Over time, you become more competent. You understand what’s happening. You’re not just following orders; you’re learning.
A red flag is reactivity. Slashing calories after one high weigh-in. Adding volume without considering fatigue. Constant novelty without progression. Emotional intensity replacing structured decision-making.
Another red flag is the absence of long-term thinking. If there’s no discussion of phase transitions, no fatigue planning, no strategy beyond the next two weeks, that’s not coaching, that’s improvisation.
Motivation is not a system.
Without systems, progress doesn’t compound.
The standard now
What coaching looks like today is not just smarter programming.
It’s alignment.

At RP, we’ve always emphasized systems. Clear volume landmarks. Structured mesocycles. Objective tracking. Data-informed adjustments. Strategic deloads. Long-term planning.
Not because complexity is impressive.
Because clarity is powerful.
When someone understands how the system works, they stop chasing hacks.
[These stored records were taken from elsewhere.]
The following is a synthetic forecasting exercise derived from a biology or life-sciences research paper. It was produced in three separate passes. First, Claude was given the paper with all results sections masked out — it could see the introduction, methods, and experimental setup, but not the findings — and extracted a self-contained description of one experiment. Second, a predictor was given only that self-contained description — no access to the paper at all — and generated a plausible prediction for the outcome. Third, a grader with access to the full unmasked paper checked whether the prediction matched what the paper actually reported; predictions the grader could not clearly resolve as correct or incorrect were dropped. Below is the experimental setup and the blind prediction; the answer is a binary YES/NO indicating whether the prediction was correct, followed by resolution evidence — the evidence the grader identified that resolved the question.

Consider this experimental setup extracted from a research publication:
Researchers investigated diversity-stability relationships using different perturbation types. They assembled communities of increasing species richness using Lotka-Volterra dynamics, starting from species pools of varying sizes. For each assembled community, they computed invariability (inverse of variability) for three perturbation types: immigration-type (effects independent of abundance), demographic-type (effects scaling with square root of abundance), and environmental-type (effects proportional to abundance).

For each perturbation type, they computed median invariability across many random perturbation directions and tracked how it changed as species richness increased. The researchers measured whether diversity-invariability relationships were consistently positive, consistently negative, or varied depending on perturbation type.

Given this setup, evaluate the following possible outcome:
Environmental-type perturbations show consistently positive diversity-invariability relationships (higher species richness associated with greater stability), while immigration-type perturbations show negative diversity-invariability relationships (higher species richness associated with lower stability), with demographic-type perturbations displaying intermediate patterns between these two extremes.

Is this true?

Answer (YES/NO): YES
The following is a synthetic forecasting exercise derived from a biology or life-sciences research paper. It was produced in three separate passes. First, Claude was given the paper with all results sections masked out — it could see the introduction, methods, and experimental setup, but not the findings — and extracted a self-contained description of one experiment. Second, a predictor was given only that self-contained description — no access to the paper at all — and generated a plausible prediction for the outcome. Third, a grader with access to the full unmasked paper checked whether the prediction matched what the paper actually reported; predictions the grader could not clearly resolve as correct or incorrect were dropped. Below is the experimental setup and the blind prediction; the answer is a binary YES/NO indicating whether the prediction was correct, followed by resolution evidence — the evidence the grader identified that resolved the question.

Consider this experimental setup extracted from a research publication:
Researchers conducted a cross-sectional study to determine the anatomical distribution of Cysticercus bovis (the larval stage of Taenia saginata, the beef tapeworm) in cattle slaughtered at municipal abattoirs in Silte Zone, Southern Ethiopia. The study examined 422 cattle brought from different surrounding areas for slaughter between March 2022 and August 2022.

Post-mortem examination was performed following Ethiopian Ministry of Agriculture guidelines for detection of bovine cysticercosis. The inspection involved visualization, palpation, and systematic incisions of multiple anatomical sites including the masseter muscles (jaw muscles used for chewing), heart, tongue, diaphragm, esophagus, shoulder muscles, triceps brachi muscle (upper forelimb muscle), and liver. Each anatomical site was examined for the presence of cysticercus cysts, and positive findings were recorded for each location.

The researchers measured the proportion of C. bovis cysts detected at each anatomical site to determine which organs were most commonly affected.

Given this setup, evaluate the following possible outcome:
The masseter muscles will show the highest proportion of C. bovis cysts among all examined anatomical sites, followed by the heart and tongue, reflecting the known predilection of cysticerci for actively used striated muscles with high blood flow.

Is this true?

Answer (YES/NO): NO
They stop panicking over normal fluctuations. They stop reinventing their approach every month.
They build momentum.
And momentum, sustained over years, is what builds impressive physiques.
The coach of today isn’t just someone who writes programs.
They’re someone who understands adaptation, understands behavior, and knows how to bridge the two.
In an age overflowing with information, the value isn’t more content.
It’s clear systems.
And the ability to guide someone through the friction that inevitably comes with meaningful change.
If you’re trying to connect the dots between training, nutrition, and real life, that’s exactly where coaching fits in. It’s not about more information. It’s about having someone help you apply it in a way that actually works for you.